UNITED STATES

SECURITIES AND EXCHANGE COMMISSION

Washington, D.C. 20549

 

 

FORM 6-K

 

Report of Foreign Private Issuer
Pursuant to Rule 13a-16 or 15d-16 of the

Securities Exchange Act of 1934

 

For the month of May, 2024

 

Commission File Number 1-15106

 

 

PETRÓLEO BRASILEIRO S.A. – PETROBRAS

(Exact name of registrant as specified in its charter)

 

Brazilian Petroleum Corporation – PETROBRAS

(Translation of Registrant's name into English)

 

Avenida Henrique Valadares, 28 – 19th floor 
20241-030 – Rio de Janeiro, RJ
Federative Republic of Brazil

(Address of principal executive office)

 

Indicate by check mark whether the registrant files or will file annual reports under cover Form 20-F or Form 40-F. 

Form 20-F ___X___ Form 40-F _______

Indicate by check mark whether the registrant by furnishing the information contained in this Form is also thereby furnishing the information to the Commission pursuant to Rule 12g3-2(b) under the Securities Exchange Act of 1934.

Yes _______ No___X____

 

 

 
 

 

 

 

Petrobras on the cessation of refining at CADE

 

Rio de Janeiro, May 22, 2024 - Petróleo Brasileiro S.A.- Petrobras, in continuity to the Material Fact disclosed on May 20, 2024, informs that the Administrative Council for Economic Defense (CADE) decided in favor of renegotiating the Terms of Cessation Commitment (TCC) for Refinery, signed on May 29, 2019, which was also approved today by the Company's Board of Directors.

 

On May 29, 2019, the Term of Cessation Commitment for the Refining Market (“TCC Refino”) was signed between Petrobras and CADE, which provided, among other commitments, the mandatory divestment of 8 refineries (REPAR, RNEST, REGAP, REFAP, RLAM, REMAN, LUBNOR and SIX). These commitments were aligned with the guidelines of the Executive Board at that time and National Energy Policy Council (“CNPE”) Resolution 09/2019, then in force, which established guidelines for promoting free competition in refining activities in Brazil.

 

Petrobras had been complying with the commitments agreed in TCC Refino, including the sale of its entire equity stakes in 3 assets (SIX, RLAM and REMAN) but faced obstacles during the execution of the divestment processes which prevented the Company from concluding the sale of the remaining refineries within the scope of the TCC.

 

According to the Material Fact disclosed on March 29, 2023, upon receipt of Official Letters 166/2023/GM-MME, 257/2023/GM-MME and 261/2023/GM-MME from the Ministry of Mines and Energy, the Company’s Board of Directors understood that need to assess the Ministry's requests to review if the investments and divestments processes should be carried out based on the Company's new Strategic Plan proposed by the newly elected Executive Board.

 

Subsequently, Resolution CNPE 05/2023 was published, which consolidated the end of the guidelines related to the divestment of the assets, in addition to Petobras’ 2024-2028+ Strategic Plan, which has among its objectives to act in a competitive and safe manner, maximizing the capturing of value by adapting and improving the refining park and developing new products aimed at a low carbon market. Therefore, the terms of the TCC were reviewed to adapt it to the new market reality and regulatory environment.

 

The amendment results from extensive debates between the technical areas of both Petrobras and CADE and culminated in the cessation of the obligation to sell TBG, within the scope of the TCC, and established new commitments, summarized as follows:

 

 

 

www.petrobras.com.br/ri

For more information:

PETRÓLEO BRASILEIRO S.A. – PETROBRAS | Investor Relations

e-mail: petroinvest@petrobras.com.br/acionistas@petrobras.com.br

Av. Henrique Valadares, 28 – 9o andar – 20231-030 – Rio de Janeiro, RJ.

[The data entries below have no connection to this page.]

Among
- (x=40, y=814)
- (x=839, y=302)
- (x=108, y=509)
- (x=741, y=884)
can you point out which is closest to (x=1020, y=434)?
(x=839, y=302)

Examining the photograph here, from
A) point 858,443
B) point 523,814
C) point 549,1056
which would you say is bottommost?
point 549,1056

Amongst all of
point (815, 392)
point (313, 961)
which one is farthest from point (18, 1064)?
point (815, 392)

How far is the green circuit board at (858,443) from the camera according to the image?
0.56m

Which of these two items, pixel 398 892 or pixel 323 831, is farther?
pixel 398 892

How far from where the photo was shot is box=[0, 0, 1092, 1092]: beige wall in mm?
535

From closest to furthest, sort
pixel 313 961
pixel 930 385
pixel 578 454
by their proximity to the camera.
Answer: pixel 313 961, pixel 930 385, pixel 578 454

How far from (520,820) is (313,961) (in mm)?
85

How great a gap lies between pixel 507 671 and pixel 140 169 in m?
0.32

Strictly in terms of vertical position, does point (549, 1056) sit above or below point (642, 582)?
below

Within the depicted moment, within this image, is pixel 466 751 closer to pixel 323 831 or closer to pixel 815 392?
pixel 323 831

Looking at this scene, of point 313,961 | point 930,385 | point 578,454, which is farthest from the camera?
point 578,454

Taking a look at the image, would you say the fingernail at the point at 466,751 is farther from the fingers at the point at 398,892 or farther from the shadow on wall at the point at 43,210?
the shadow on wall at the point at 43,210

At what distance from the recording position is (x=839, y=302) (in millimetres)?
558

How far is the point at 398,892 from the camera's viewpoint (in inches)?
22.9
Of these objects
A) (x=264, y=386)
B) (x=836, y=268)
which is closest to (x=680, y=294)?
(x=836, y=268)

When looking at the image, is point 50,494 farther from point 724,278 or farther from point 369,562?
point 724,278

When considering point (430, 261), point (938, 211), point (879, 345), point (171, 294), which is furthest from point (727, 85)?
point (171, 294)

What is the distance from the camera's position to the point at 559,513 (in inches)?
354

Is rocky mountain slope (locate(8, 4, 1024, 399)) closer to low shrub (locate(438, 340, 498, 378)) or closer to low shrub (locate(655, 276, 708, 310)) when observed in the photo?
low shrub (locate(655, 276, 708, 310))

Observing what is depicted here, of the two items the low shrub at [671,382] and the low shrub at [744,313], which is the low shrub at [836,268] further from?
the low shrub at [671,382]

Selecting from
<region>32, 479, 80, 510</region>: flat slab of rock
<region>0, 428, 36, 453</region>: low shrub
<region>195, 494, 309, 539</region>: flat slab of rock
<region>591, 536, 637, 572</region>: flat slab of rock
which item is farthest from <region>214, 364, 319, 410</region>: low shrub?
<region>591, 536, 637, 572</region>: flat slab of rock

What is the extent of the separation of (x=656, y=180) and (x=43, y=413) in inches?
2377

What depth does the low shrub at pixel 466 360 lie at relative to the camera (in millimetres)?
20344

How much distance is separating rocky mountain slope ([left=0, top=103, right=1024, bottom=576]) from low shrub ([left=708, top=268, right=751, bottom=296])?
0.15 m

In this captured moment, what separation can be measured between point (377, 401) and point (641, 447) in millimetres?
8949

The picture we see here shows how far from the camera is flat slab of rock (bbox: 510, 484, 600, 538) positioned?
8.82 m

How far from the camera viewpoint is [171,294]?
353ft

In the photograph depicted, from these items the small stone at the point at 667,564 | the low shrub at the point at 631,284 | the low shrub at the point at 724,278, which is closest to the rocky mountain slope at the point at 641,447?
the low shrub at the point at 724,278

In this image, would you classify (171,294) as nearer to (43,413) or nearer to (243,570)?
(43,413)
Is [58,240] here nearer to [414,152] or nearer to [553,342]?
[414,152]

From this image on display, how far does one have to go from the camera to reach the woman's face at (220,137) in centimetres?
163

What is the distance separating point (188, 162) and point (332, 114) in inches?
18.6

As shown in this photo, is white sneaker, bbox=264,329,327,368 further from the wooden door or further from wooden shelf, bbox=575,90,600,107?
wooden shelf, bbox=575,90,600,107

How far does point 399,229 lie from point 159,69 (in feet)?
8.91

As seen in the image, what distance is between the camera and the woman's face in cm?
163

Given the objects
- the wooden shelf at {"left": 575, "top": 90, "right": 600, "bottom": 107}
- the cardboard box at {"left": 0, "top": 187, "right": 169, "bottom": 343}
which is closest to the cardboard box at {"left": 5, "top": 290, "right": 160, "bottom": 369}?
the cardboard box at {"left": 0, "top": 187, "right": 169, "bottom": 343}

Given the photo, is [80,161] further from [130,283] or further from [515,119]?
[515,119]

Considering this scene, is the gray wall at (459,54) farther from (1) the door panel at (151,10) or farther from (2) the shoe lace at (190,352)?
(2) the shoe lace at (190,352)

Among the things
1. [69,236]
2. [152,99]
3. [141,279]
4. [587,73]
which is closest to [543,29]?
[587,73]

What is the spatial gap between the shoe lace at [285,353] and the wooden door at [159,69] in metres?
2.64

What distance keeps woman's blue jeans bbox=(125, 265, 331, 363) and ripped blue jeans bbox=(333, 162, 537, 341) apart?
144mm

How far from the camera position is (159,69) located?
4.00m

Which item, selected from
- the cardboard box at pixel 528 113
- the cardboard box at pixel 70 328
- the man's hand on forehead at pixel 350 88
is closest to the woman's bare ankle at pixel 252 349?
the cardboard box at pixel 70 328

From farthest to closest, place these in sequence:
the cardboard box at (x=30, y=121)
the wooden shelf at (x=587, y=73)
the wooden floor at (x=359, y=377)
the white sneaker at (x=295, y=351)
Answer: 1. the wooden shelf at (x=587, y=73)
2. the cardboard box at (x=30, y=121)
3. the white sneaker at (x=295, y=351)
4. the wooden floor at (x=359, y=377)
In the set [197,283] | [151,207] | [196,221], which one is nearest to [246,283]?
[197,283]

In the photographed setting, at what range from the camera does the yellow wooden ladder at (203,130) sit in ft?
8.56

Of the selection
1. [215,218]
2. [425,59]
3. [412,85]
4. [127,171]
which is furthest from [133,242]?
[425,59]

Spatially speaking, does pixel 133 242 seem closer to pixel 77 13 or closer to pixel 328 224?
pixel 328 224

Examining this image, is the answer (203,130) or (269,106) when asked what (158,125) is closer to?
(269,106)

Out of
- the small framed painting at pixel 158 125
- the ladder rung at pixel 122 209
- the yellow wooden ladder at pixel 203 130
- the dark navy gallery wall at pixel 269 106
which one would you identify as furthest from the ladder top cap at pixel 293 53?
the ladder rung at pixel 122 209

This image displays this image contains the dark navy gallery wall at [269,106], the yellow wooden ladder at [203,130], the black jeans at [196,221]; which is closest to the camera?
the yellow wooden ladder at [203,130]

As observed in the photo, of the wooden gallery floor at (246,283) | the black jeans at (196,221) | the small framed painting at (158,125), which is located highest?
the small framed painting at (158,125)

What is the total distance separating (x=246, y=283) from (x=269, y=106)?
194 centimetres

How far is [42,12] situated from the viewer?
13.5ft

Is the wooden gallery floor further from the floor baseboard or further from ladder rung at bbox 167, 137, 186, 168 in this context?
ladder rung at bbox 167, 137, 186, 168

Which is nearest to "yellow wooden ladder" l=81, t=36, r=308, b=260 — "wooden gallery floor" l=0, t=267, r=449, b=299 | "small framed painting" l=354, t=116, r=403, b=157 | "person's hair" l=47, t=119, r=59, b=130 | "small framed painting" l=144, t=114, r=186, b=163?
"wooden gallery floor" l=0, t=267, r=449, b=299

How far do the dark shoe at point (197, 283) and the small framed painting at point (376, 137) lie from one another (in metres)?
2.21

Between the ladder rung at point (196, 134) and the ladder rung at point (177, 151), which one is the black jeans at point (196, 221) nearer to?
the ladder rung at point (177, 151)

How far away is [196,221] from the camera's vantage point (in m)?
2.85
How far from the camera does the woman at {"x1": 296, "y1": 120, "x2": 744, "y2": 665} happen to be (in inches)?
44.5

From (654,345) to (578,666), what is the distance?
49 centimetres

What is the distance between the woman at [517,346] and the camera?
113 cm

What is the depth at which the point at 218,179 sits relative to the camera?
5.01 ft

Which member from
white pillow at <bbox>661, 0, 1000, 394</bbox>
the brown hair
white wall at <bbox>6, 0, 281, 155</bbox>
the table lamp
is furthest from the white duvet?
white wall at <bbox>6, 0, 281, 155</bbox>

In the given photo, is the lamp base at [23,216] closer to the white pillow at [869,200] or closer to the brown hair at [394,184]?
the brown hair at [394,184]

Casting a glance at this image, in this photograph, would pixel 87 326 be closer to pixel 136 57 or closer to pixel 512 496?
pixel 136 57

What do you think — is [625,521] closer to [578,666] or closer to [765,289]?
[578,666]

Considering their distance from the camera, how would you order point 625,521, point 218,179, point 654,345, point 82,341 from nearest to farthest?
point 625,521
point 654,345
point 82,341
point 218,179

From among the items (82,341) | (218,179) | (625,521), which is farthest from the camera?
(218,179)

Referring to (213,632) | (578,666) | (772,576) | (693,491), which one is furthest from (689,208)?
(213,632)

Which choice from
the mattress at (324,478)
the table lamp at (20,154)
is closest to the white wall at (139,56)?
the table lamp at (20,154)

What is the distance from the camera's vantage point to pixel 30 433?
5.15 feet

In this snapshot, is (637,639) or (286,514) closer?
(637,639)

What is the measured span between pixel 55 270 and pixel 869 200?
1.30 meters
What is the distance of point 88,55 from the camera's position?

Phone: 55 (21) 3224-1510/9947 | 0800-282-1540

This document may contain forecasts within the meaning of Section 27A of the Securities Act of 1933, as amended (Securities Act), and Section 21E of the Securities Trading Act of 1934, as amended (Trading Act), that reflect the expectations of the Company's management. The terms: "anticipates", "believes", "expects", "predicts", "intends", "plans", "projects", "aims", "should," and similar terms, aim to identify such forecasts, which evidently involve risks or uncertainties, predicted or not by the Company. Therefore, future results of the Company's operations may differ from current expectations, and the reader should not rely solely on the information included herein.

 

 
 

1. new behavioral obligations to provide CADE with mechanisms for monitoring, within a controlled environment, data related to Petrobras' commercial activities in the derivatives and petroleum (crude oil) market, in domestic territory, thus allowing it to verify the non-discriminatory nature of prices charged by Petrobras;

 

2. disclosure, by Petrobras, of general, non-discriminatory commercial guidelines for deliveries of oil, by sea, to any independent refinery in the Brazilian territory;

 

3. the offering of Frame Contracts to any independent refinery, in the Brazilian territory, for deliveries by sea. This contractual model defines the basic conditions for the negotiation, load by load, of oil volumes ensuring that the purchase and sale requirements will only be applied if both parties reach an agreed price, guaranteeing their alignment with market conditions at the time each transaction is concluded. These contracts must provide, during a period of 3 (three) business days (“Negotiation Period”), the guarantee to supply a minimum monthly oil volume to be delivered, by sea, by Petrobras.

 

The obligations agreed in the Addendum to TCC Refino are valid for 3 years and can be extended for the same period, at CADE's sole discretion.

 

The new obligations also foresee investigations initiated after the signing of the TCC and preserve the objective of maintaining competitiveness in the refining market, in addition to expanding independent agents, in a period in which the Brazilian refining system is undergoing a transition.

 

In view of the above, the Executive Board of Petrobras removed REPAR, RNEST, REGAP, REFAP and LUBNOR from the divestment portfolio.

 

The amendment reflects Petrobras’ respect for the antitrust authority and the agreements signed, thus preserving the country's business environment.

 

Any facts deemed relevant to this matter will be timely disclosed to the market.

 

www.petrobras.com.br/ri

For more information:

PETRÓLEO BRASILEIRO S.A. – PETROBRAS | Investor Relations

e-mail: petroinvest@petrobras.com.br/acionistas@petrobras.com.br

Av. Henrique Valadares, 28 – 9o andar – 20231-030 – Rio de Janeiro, RJ.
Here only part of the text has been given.